Does this sound like a system that is serving our children? If we’re honest, we’ll acknowledge that we can, and must, do better.
So what is the path forward for our children and our public schools? Open Enrollment and School Choice. Children and families need real choice to pick any school or any program anywhere so that they have the best possible outcome. Choice and healthy competition will result in positive outcomes for both our students and our public schools. School choice has existed in other states for decades, and as a result, we have a significant body of data to prove this. In a 2016 review of empirical research, fourteen out of eighteen studies on school choice participant outcomes found academic improvement, thirty-one out of thirty-three found school choice raised outcomes for public school students, and nine out of ten studies found that school choice resulted in less segregated schools.
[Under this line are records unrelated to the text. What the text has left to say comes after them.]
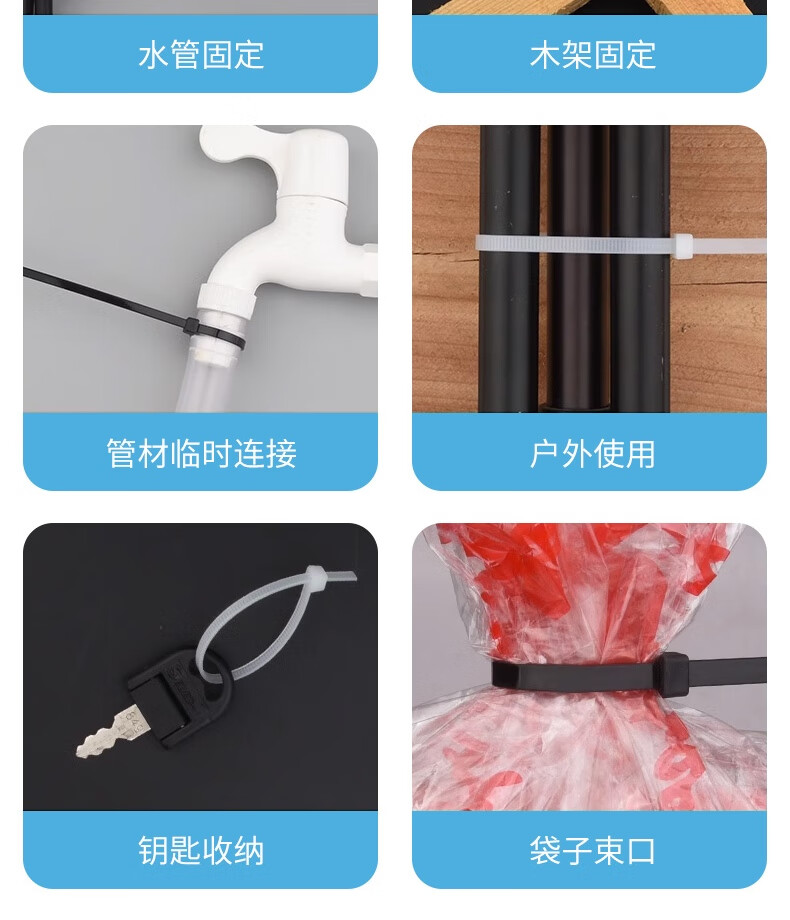 水管固定

木架固定

管材临时连接

户外使用

钥匙收纳

袋子束口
This kind of competition has the potential to make Oregon’s public schools so attractive and top notch that people will stand in line to attend, similar to the charter school effect. Oregon charter schools only get 80% of the funding of a public district school, but they’ve learned to run creatively and efficiently. Parents regularly wait in a lottery for a spot for their child in one of these schools! When our students from different high schools in Salem Keizer are given real choice to choose the CTEC program, and come from different zip codes to attend this program, we have excellent outcomes with nearly 99% graduation and no behavioral problems..
Children and parents can’t wait until public schools can become safer and return to a focus on high quality education. We need a paradigm shift that places the interests of our children squarely in the center of education solutions.
Open Enrollment and School Choice offer real equity. It’s time to stop tying our children to their zip code. It’s time to stop dividing our schools into the “haves” and “have nots.” It’s time to ensure personalized education and strong outcomes so our next generation has the best chance at becoming productive and contributing citizens. Our children can’t wait until we get our act together. Let’s put Open Enrollment and School Choice on November’s ballot.
Satya Chandragiri MD is a Salem-Keizer School Board Director for Zone 4, a board-certified psychiatrist, an immigrant, and father of Oregon public school graduates. He resides in Salem with his family.